**EXERCISE INSTRUCTIONS:**
No line before the one holding "Usain Bolt won" is wanted; restate word for word that line and all lines after it to the end of the entries, excluding pictures.

Short web captions
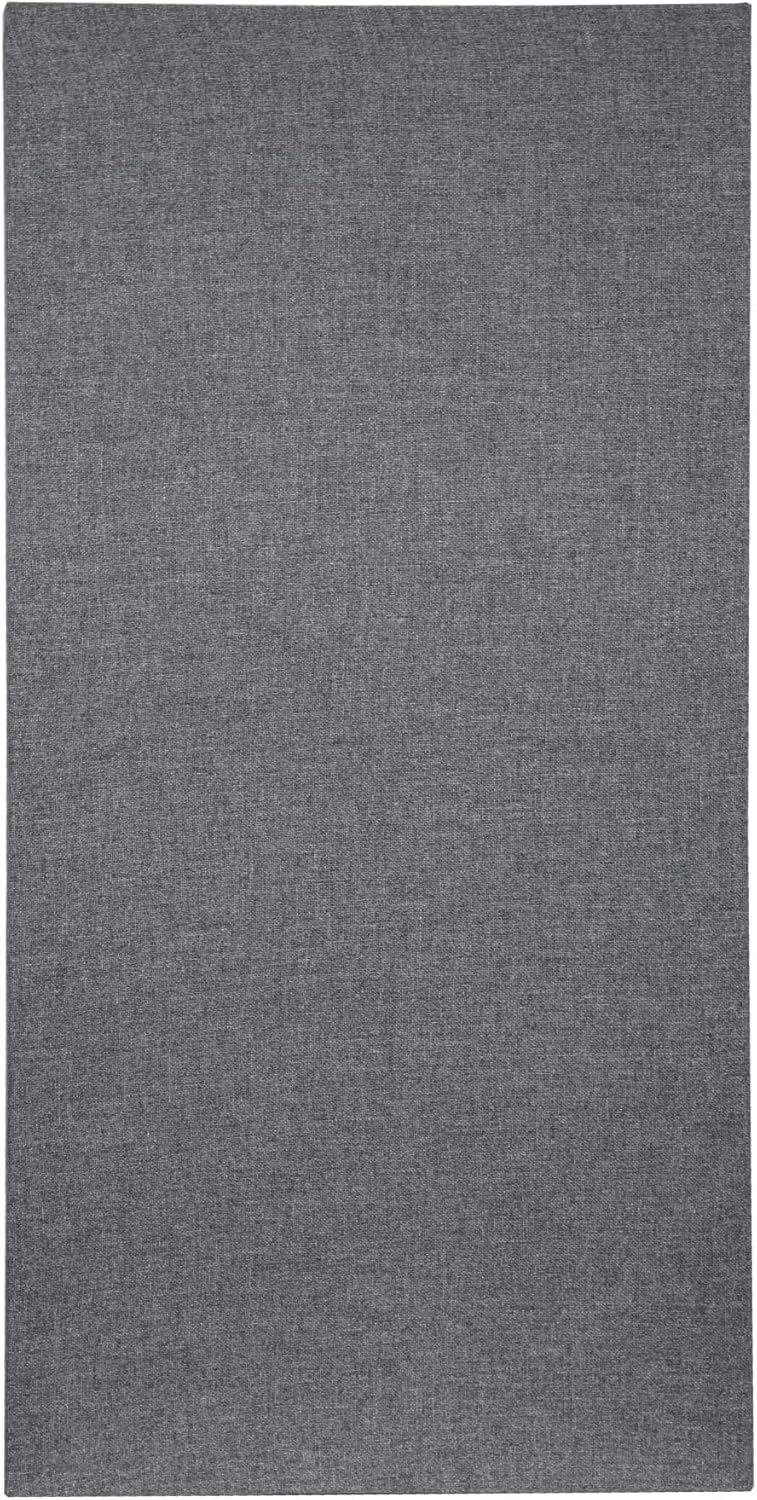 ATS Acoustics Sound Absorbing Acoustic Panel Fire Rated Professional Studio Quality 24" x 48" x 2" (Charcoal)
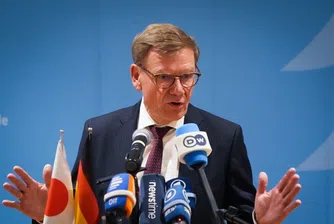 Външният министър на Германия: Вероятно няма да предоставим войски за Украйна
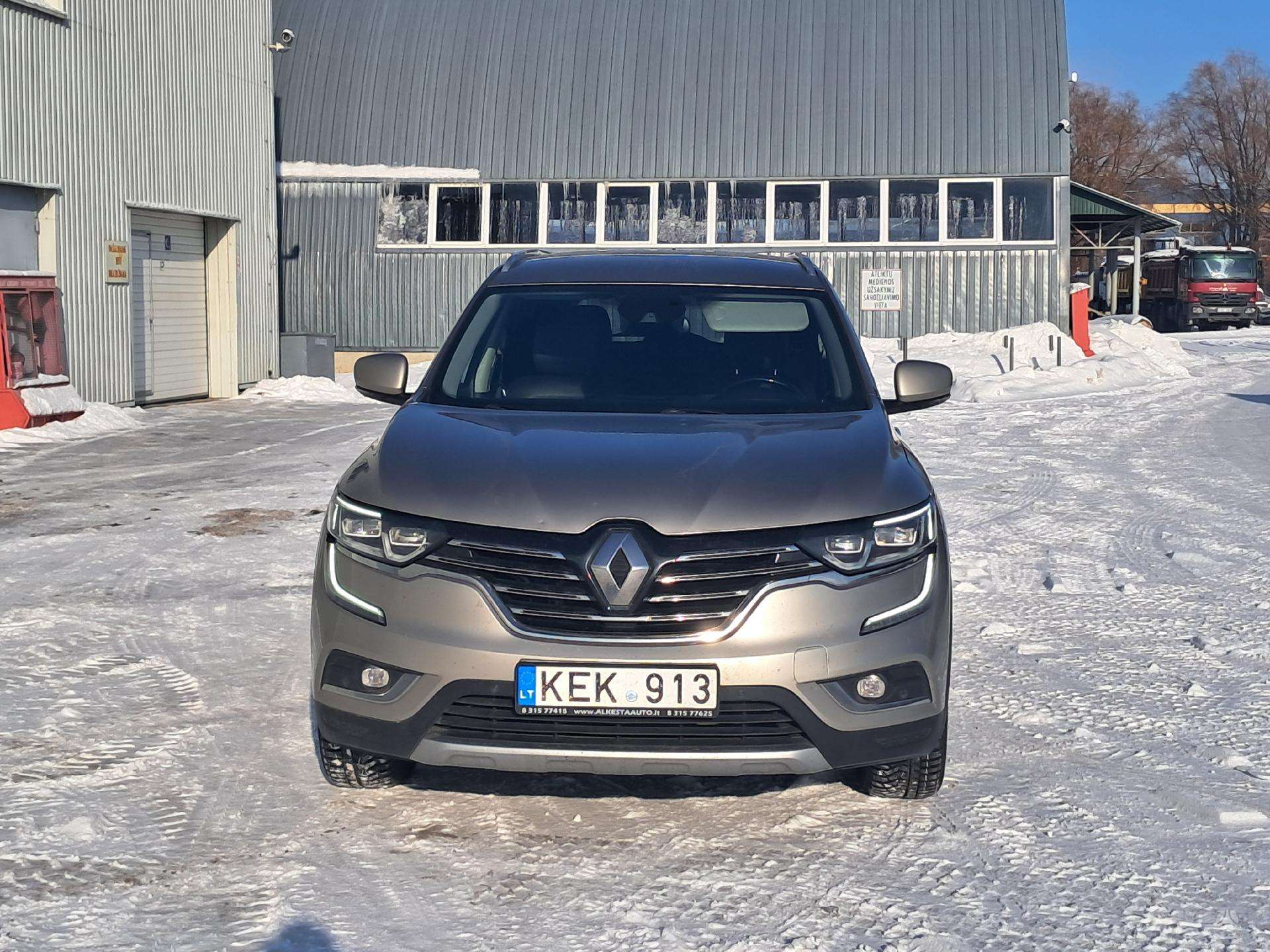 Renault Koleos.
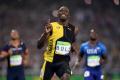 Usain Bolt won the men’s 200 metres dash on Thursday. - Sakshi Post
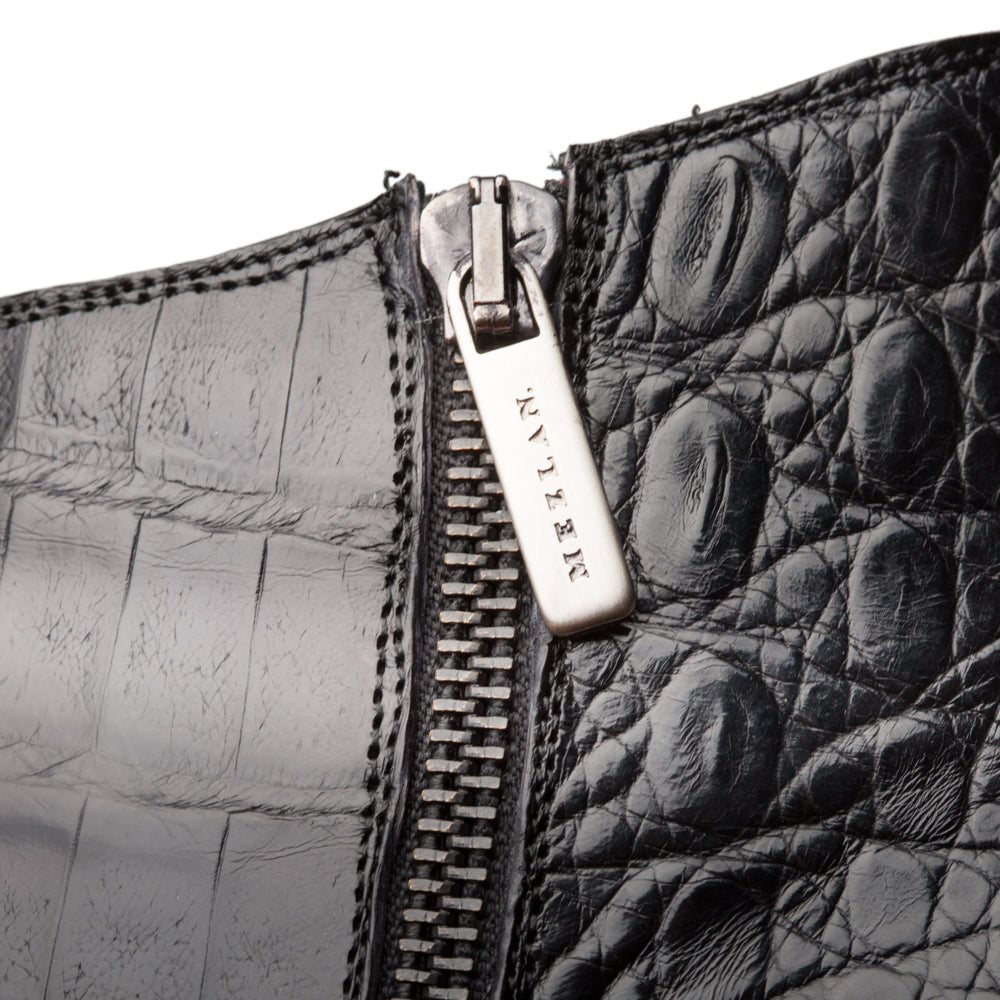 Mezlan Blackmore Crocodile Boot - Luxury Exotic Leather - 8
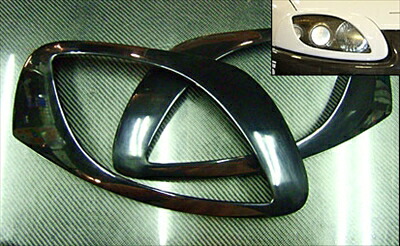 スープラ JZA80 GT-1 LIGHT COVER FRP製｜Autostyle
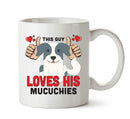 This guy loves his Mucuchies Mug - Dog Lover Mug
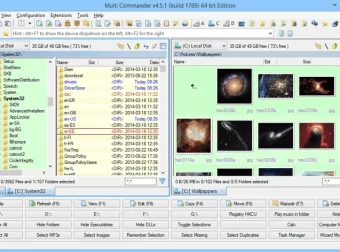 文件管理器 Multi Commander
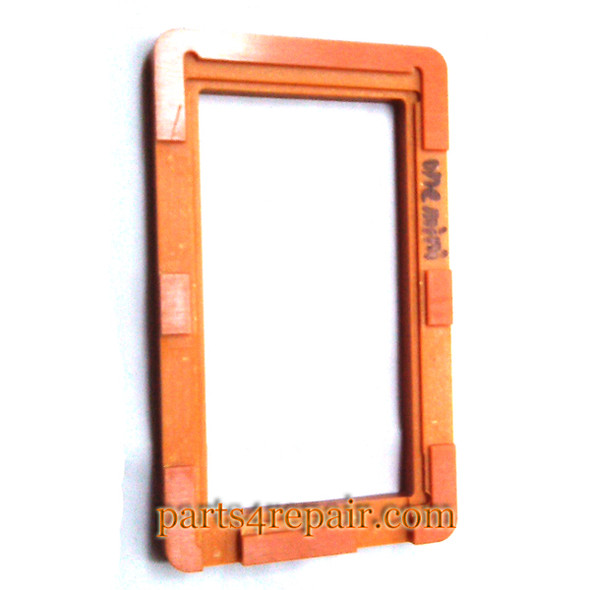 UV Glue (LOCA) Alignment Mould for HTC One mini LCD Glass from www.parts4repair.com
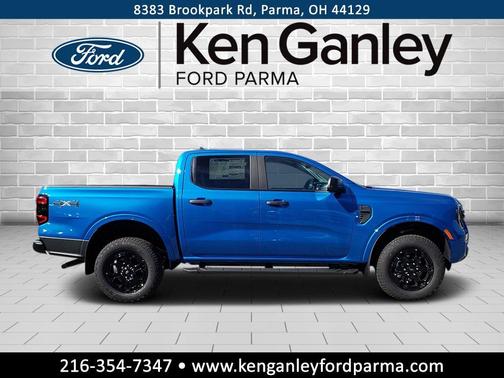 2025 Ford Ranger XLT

**EXERCISE RESULT:**
 Usain Bolt won the men’s 200 metres dash on Thursday. - Sakshi Post
 Mezlan Blackmore Crocodile Boot - Luxury Exotic Leather - 8
 スープラ JZA80 GT-1 LIGHT COVER FRP製｜Autostyle
 This guy loves his Mucuchies Mug - Dog Lover Mug
 文件管理器 Multi Commander
 UV Glue (LOCA) Alignment Mould for HTC One mini LCD Glass from www.parts4repair.com
 2025 Ford Ranger XLT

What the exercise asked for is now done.